Illustration par DALL·E (+Michel-Ange) (+PJ)
I. Qui sommes-nous ? Que faire à présent ?
Si nous examinons cette question essentielle de comprendre qui nous sommes et ce que nous sommes en train de vivre en cet instant sans précédent, nous observons que l’histoire de l’humanité a offert à celle-ci des réponses sans cesse mouvantes, chacune façonnée par une compréhension de nous-mêmes reflétant les époques qui se sont succédées et par le statut sans cesse renouvelé de l’humain dans la vaste dynamique agitant le globe constamment. Aujourd’hui, cependant, ce processus de redéfinition se trouve à un tournant. L’avènement de l’intelligence artificielle (IA), la machine aussi intelligente que nous – peut-être même déjà davantage – exige une réponse collective qui nous force à transcender les limites qui nous contraignent et à embrasser un avenir commun où l’IA, loin de restreindre les capacités de l’homme, les amplifie.
Pendant des siècles, nous, êtres humains, avons œuvré à l’invention de machines intelligentes, mais aujourd’hui, une fois ce rêve réalisé, si nous nous engouffrons indubitablement avec délice dans les opportunités sidérantes qu’il nous offre, nous n’en restons paradoxalement pas moins pantois, déroutés et incertains, incapables de véritablement prendre conscience de la métamorphose accomplie.
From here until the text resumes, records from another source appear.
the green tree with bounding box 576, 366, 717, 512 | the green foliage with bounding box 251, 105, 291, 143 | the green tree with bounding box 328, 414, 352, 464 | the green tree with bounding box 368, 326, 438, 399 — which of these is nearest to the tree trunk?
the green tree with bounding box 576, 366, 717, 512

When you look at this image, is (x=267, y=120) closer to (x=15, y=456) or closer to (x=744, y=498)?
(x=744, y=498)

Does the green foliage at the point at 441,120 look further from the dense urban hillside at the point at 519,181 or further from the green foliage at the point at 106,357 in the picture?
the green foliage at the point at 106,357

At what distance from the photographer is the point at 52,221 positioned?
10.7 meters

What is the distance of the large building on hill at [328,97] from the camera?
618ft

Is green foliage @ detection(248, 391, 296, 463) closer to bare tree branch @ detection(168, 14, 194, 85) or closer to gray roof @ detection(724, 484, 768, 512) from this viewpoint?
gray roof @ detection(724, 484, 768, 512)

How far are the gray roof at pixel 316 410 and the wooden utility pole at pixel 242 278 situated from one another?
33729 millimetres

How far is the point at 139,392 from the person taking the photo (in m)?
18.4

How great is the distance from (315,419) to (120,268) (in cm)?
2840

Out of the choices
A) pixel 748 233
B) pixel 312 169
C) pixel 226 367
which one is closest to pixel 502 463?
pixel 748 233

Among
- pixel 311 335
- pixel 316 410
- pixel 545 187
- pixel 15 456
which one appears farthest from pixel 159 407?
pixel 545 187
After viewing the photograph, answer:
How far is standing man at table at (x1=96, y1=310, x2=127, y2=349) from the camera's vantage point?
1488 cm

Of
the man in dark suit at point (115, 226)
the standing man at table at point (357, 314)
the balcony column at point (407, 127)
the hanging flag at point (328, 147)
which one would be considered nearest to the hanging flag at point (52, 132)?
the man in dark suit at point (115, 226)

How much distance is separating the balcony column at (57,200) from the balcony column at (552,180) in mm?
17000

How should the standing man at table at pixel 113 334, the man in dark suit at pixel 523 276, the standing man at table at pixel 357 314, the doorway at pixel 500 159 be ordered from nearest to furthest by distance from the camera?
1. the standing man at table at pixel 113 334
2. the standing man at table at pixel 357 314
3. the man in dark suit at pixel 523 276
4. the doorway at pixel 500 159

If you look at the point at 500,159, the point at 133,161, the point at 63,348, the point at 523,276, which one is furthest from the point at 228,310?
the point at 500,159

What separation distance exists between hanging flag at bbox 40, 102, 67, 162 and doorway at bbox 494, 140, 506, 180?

En fin de compte, l’IA s’est concrétisée plus vite que prévu, nous prenant au dépourvu dans un monde par ailleurs brutalement confronté aux bornes physiques de nos comportements collectifs. Ce bond technologique soudain coïncide avec un moment critique pour notre espèce, quand la capacité de charge de la Terre par rapport à elle, est sous tension en raison de notre comportement sans aucun doute industrieux, mais trop souvent erratique. La question pressante n’est plus de savoir si nous pouvons construire de telles machines, mais comment nous intégrerons leur intelligence dans un cadre bénéfique à la fois à l’humanité et à la planète qui constitue son berceau et, pour l’avenir prévisible, continuera d’être sa demeure.
Le présent essai ne représente pas seulement une réflexion sur ce qui a été accompli, mais un appel à l’action – un manifeste nous exhortant à reformuler ce que signifie être humain à une époque où les machines ont la capacité de faire muter le rapport de notre espèce à son environnement global. J’explorerai les perspectives des traditions orientales et occidentales relatives à l’évolution de l’identité de l’humain, mais surtout, j’analyserai aussi audacieusement que la nécessité s’en fera sentir, les implications de ce nouveau partenariat : la collaboration harmonieuse qui s’impose entre l’intelligence humaine et l’intelligence de la machine. Ce à quoi nous sommes confrontés n’est pas simplement l’essor de l’IA en tant que contrepartie de l’intelligence humaine, mais une opportunité de cultiver un monde où la synthèse de l’intelligence naturelle et artificielle peut répondre aux plus grands défis de notre temps – écologiques, sociaux et éthiques.
Même si l’irruption de ces étonnantes IA est indubitable, la part d’essai et erreur dans leur mise au point implique que nous ignorons le mécanisme exact qui les a fait prendre vie. Sont ainsi soulevées les questions les plus profondes quant aux forces en jeu, formulables dans le cadre des différentes philosophies comme celle du Tao, du Weltgeist (l’Esprit du Monde) hégélien ou du Saint-Esprit du christianisme, puissance divine souterrainement constamment à l’œuvre. Mais plutôt que d’attribuer cette évolution à des puissances invisibles ou à un progrès accidentel par mutations aléatoires, acceptons la possibilité que nous soyons, collectivement, part intégrante de ce processus d’intelligence en déploiement. Notre tâche consiste maintenant à définir le rôle que nous jouerons pour accueillir avec confiance cette IA et la guider de telle sorte qu’elle demeure la force bénéfique que nous voyons déjà à l’œuvre, facteur de réhabilitation d’une dignité humaine en péril sur une planète en désarroi physique du fait de notre imprévoyance et de nos inconséquences.
Pour comprendre l’importance de ce moment que nous vivons, nous ferons appel aussi bien à la philosophie et à la théologie qu’au discours sur la technologie. Au-delà de la compréhension rationnelle, admirable vertu qui nous est propre, nous devons agir : nous devons élaborer une nouvelle définition du « nous » qui intègre l’IA en tant que partenaire dans la construction de l’avenir. Cet essai vise à proposer une telle redéfinition, qui nous place, en tant qu’espèce, dans un contexte planétaire de formes de vie naturelles et artificielles interconnectées, avançant d’un même pas dans le progrès de l’intelligence globale.